The chart that shows how U.S. companies are trying to beat Trump’s China trade war

The chart that shows how U.S. companies are trying to beat Trump’s China trade war


In an aerial view, a container ship arrives at the Port of Oakland on August 1, 2025 in Oakland, California.

Justin Sullivan | Getty Images

The Trump administration’s latest escalation of the trade war with China has drawn several parallels to its origins back in 2018.

However, there is a significant difference: the degree to which U.S. companies looked to avoid rising tariffs by racing to bring in more and more products from China ahead of them.

When comparing the peak of frontloading that occurred in 2018 compared to 2025, U.S. shippers imported more than double the percentage of Chinese exports this year, according to data from ImportGenius.

To compare the differences, CNBC used data from ImportGenius that dates back to 2016 prior to the Trump trade war rhetoric.

In 2025, there have been three major frontloading events as a result of the changing tariffs.

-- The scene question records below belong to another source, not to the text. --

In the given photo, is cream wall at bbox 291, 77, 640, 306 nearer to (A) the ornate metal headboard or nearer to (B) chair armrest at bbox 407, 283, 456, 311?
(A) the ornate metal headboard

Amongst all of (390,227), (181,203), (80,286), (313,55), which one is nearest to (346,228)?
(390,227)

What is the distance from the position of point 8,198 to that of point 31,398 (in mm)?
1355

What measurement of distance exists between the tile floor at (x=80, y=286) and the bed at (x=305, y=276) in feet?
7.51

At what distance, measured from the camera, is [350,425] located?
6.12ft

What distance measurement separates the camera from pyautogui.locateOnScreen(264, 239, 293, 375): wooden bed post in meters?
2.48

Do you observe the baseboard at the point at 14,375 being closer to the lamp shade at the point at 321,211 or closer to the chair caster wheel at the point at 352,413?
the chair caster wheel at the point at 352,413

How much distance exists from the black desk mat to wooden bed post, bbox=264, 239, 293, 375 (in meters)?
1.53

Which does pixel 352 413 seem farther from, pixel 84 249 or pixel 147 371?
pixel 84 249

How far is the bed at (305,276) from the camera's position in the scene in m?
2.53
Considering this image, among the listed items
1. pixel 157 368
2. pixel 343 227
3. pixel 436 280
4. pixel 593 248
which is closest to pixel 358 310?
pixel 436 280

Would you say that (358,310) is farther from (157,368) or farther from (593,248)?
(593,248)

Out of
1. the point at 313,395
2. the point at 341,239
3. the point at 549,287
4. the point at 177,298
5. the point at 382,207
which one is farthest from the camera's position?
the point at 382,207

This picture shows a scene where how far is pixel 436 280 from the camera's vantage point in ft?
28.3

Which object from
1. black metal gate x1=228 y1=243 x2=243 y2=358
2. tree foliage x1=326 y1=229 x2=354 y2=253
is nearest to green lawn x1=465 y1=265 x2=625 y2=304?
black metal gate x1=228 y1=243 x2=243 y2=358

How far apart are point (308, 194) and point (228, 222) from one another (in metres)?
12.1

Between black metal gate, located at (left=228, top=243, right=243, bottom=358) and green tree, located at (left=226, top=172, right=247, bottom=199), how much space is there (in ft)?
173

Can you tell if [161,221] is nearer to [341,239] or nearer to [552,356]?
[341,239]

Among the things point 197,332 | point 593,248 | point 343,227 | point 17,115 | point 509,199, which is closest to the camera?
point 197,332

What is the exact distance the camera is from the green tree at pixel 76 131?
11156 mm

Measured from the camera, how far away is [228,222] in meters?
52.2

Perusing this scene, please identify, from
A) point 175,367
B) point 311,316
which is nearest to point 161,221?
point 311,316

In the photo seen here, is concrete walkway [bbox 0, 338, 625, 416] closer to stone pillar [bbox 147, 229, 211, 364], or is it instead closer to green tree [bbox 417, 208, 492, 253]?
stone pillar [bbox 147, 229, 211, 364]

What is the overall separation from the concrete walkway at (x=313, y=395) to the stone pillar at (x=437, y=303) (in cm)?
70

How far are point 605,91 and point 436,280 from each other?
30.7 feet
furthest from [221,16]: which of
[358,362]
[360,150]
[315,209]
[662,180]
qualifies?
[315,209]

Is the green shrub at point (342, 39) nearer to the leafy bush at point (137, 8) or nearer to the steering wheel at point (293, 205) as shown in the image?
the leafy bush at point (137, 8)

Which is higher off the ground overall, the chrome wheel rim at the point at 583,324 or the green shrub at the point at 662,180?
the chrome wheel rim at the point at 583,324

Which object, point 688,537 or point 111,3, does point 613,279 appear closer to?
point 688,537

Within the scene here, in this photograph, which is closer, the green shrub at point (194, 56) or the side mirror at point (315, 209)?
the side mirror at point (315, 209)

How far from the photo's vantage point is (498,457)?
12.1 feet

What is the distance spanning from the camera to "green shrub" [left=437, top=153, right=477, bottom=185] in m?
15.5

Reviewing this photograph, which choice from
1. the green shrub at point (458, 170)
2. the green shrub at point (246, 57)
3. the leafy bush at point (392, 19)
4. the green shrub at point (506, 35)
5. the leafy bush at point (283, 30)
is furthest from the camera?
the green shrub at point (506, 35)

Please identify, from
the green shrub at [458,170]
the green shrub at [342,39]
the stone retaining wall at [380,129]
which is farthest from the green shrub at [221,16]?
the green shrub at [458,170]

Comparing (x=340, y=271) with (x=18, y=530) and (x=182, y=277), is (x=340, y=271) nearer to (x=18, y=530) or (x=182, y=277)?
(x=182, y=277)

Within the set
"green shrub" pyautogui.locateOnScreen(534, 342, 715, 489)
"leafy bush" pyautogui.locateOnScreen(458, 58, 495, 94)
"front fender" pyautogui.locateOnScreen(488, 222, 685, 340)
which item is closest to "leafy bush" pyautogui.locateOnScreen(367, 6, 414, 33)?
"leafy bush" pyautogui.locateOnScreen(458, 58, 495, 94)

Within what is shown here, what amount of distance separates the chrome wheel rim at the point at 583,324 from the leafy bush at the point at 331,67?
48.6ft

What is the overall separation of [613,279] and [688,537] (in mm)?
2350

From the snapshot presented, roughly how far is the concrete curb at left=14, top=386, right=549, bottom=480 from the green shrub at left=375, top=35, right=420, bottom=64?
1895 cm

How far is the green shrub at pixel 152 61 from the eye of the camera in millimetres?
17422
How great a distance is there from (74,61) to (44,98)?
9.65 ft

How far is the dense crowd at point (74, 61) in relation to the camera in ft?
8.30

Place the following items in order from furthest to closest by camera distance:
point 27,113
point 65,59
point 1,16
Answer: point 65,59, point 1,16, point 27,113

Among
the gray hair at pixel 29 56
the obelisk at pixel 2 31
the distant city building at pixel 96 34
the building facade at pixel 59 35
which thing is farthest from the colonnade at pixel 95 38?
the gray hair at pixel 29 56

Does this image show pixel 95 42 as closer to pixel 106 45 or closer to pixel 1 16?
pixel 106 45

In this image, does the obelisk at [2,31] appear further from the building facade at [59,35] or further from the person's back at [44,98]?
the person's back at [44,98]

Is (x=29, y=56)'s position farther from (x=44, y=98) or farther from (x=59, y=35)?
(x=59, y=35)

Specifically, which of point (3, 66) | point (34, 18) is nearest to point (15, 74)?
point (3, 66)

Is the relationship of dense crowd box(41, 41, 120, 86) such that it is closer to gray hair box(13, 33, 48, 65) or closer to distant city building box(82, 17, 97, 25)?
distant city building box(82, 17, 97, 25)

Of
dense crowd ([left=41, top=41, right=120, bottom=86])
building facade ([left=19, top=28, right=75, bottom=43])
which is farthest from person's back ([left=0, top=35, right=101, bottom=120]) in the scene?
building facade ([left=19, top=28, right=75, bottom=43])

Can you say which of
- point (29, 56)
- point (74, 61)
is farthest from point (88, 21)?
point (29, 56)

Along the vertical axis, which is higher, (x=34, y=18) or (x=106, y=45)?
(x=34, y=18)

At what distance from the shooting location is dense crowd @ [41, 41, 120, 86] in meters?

Ahead of “Liberation Day,” importers began rushing in containers from China starting in January, followed by a slight decrease in February and March. A second smaller frontloading occurred between March and April. The peak in the pulling forward of freight from China to the U.S. came in between June to July, where exports soared by 49% after tariff rates were lowered to 34%.

In 2018, the height of freight loading came in the Fall: between the months of September and October where there was a 12.2% increase in containers, and between the months of October and November, there was an additional 22% increase.

But there are signs now that the level of exports from China is starting to drop, seen in key shipping data like ocean freight bookings and ocean container spot rates.

“The difference in exports from China to the U.S. between July and August of this year is a 40% drop,” said Lynn Hughes, an investigative analyst at ImportGenius. “Yes, the month isn’t over yet, but realistically, we still only have a week. Considering the amount of demand already pulled forward at the beginning of the year and the steady decline, I feel we could be about to start seeing imports drop below 600k TEU for several months.”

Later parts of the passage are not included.